Figure 1. The Free-Air CO2 Enrichment (FACE) facility of the Birmingham Institute of Forest Research: BIFoR FACE is one of the three largest climate-change experiments in the world. Pictured is one of six arrays surrounding mature trees and undercanopy; three arrays spray ambient air over the enclosed trees whilst another three arrays spray CO2 (150 ppm above an ambient level which is currently ~410 ppm) over the trees. Photo courtesy of Prof. Jo Bradwell.

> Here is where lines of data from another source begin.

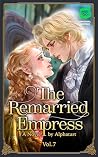 The Remarried Empress Light Novel, Vol. 7: The Official Translation of the Original Webnovel (The Remarried Empress Novel) Book cover for The Remarried Empress Light Novel, Vol. 7: The Official Translation of the Original Webnovel (The Remarried Empress Novel)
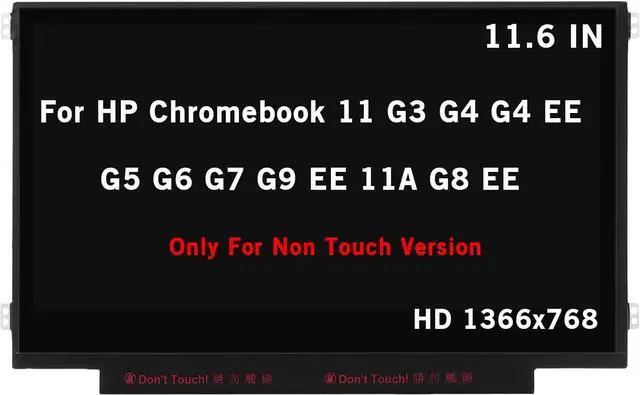 Main image of 11.6" Screen Replacement for HP Chromebook 11 G3 G4 G4 EE G5 G6 G7 G9 EE 11A G8 EE Non Touch, ProBook 11 G2, Stream 11 Pro G3 Series HD 1366x768 30Pin LED LCD Display Panel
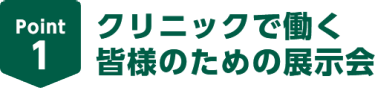 Point1　クリニックで働く皆様のための展示会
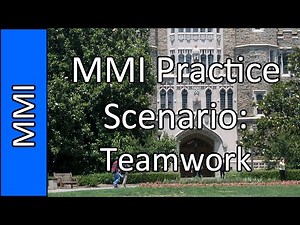 "Teamwork Pipeline" - Medical School MMI Interview Practice Question #7 (2015)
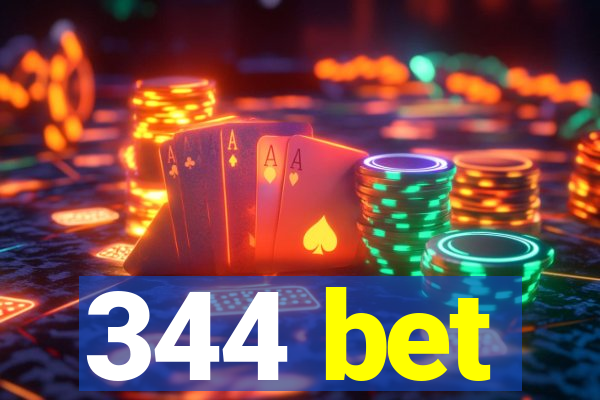 344 bet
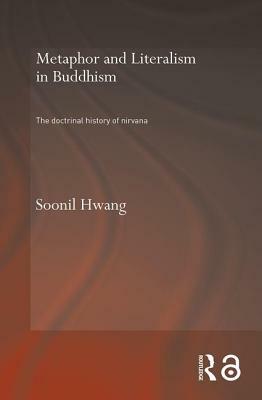 Metaphor and Literalism in Buddhism: The Doctrinal History of Nirvana by Soonil Hwang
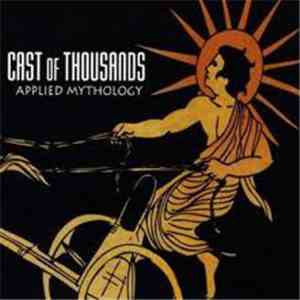 Cast Of Thousands  - Applied Mythology FLAC album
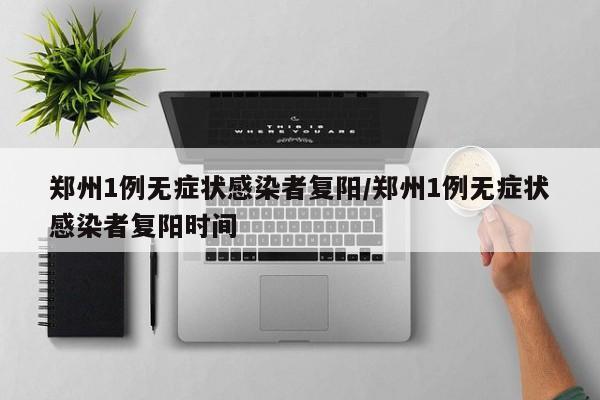 郑州1例无症状感染者复阳/郑州1例无症状感染者复阳时间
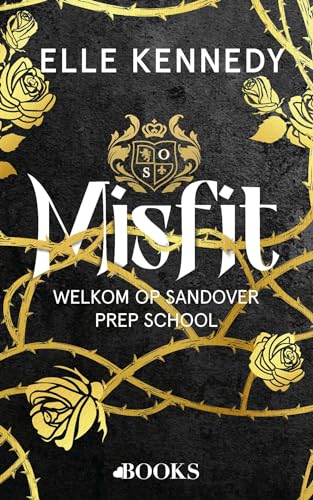 Misfit: welkom op Sandover Prep School (Prep, 1) von Volt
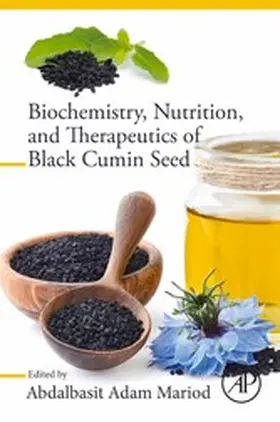 Mariod | Biochemistry, Nutrition, and Therapeutics of Black Cumin Seed | E-Book | www.sack.de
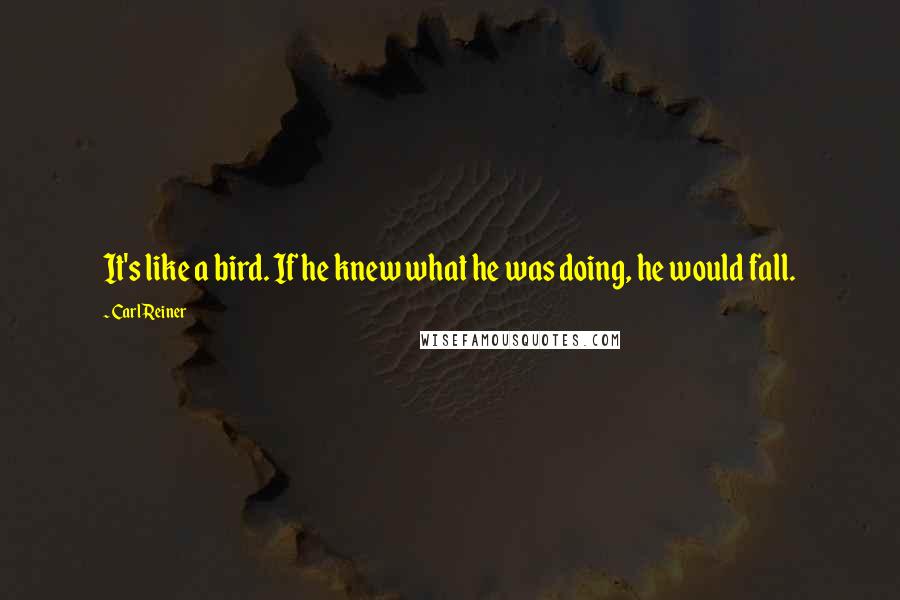 Carl Reiner Quotes: It's like a bird. If he knew what he was doing, he would fall.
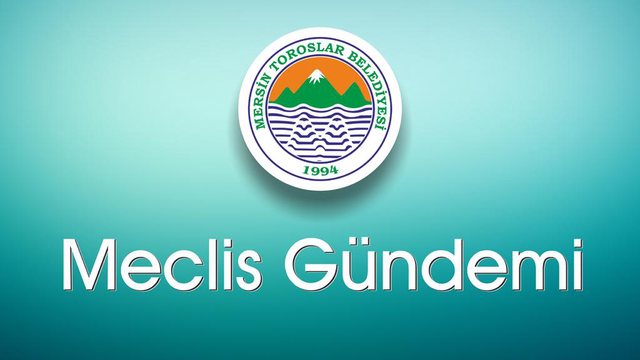 Toroslar Belediye Meclisi yeni gündemle toplanıyor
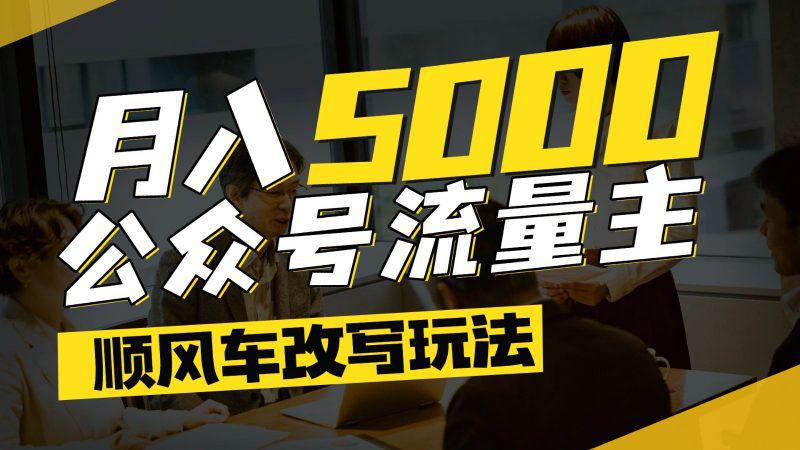 公众号流量主爆款文章顺风车改写玩法，适合全领域赛道，每月5000+-阿灿学库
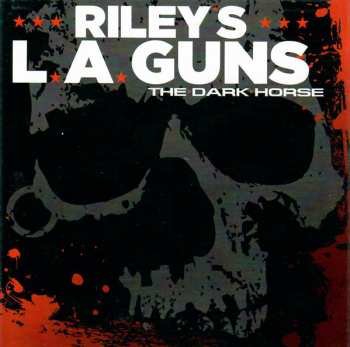 Album Riley's L.A. Guns: The Dark Horse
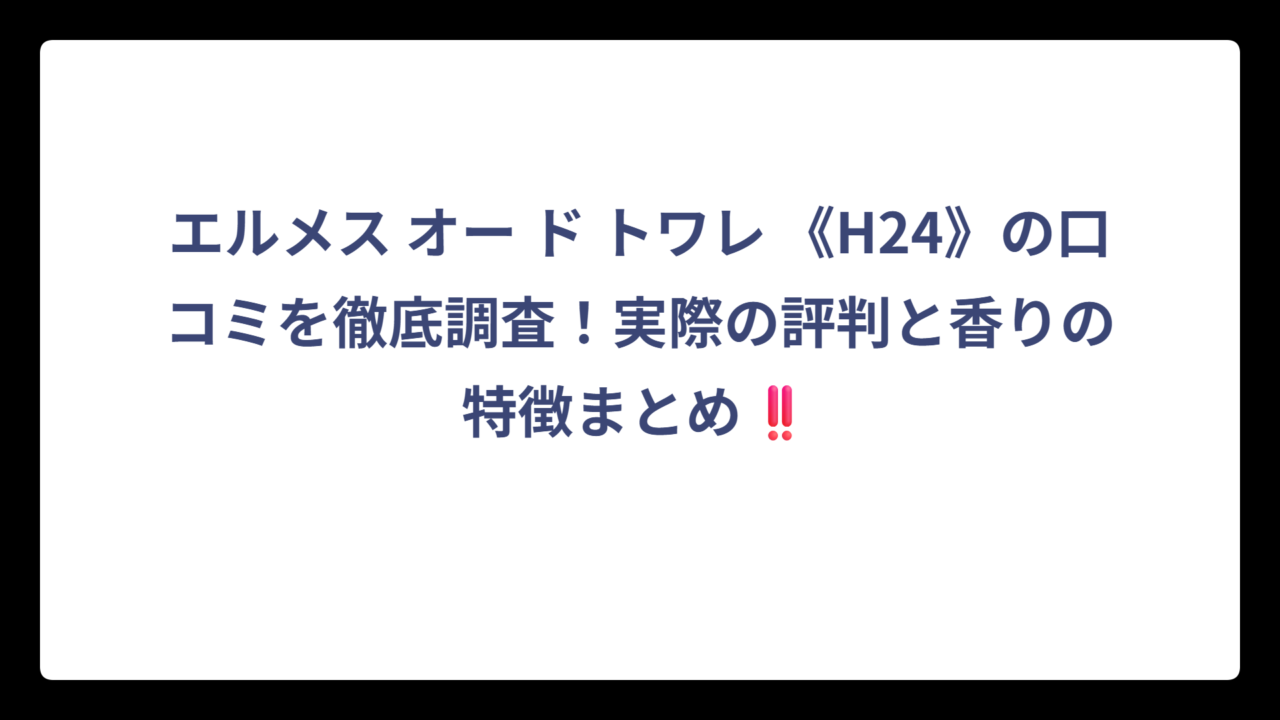 エルメス オー ド トワレ 《H24》の口コミを徹底調査！実際の評判と香りの特徴まとめ‼️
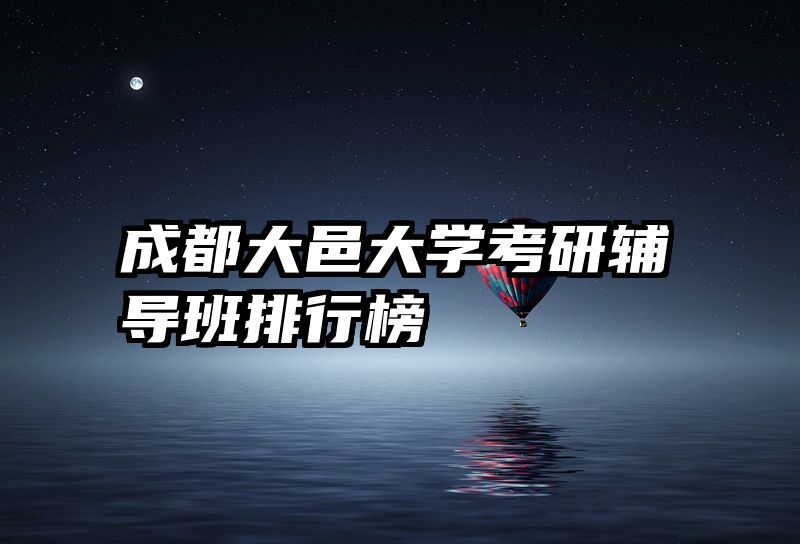 成都大邑大学考研辅导班排行榜
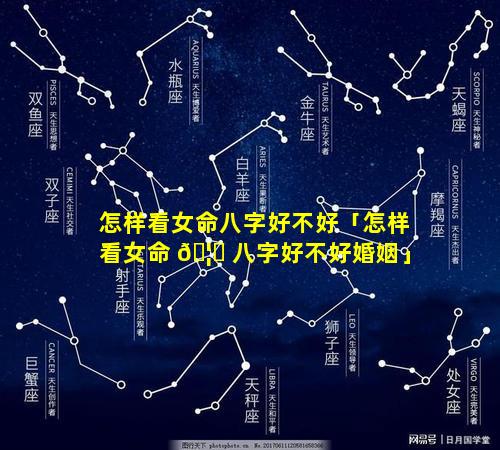 怎样看女命八字好不好「怎样看女命 🦉 八字好不好婚姻」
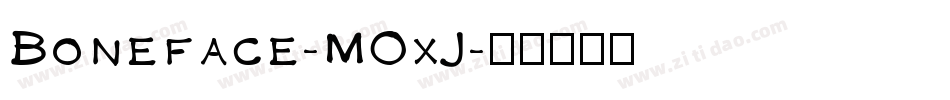 Boneface-MOxJ字体转换
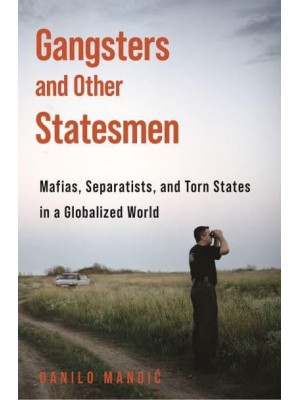 Gangsters and Other Statesmen Mafias, Separatists, and Torn States in a Globalized World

Powdery mildew, priming of oak defence and the impact of elevated CO2
Oak trees (Quercus robur and Q. petrea) are a keystone tree species of the UK landscape, with ~121 million trees supporting 2300 species (not including microbes) of which 326 are obligate associates (i.e. if oak dies off those 326 species also die off). In addition to supporting these vast ecosystems, oaks are an important part of British culture and have huge economic, ecological and social relevance. For example, they are versatile and tolerant to different environmental challenges and provide a source of high-quality timber. All these characteristics make oaks excellent candidates for use in UK woodland regeneration. However, British oak woodlands suffer widespread tree loss associated with biological threats. In addition, the oak regeneration capacity is highly compromised by the extreme vulnerability of oak seedlings and saplings to the fungus Erysiphe alphitoides, which causes the deadly powdery mildew (PM) disease. (Fig. 2) Consequently, the PM fungus hinders the establishment of new oak forests. Current methods used by tree nurseries to control the PM fungus depend on the use of chemical fungicides, which are extremely limited due to their toxicity to human health and the environment1. Thus, in BIFoR, we investigate the immune strategies that allow oaks to fight against the PM fungus.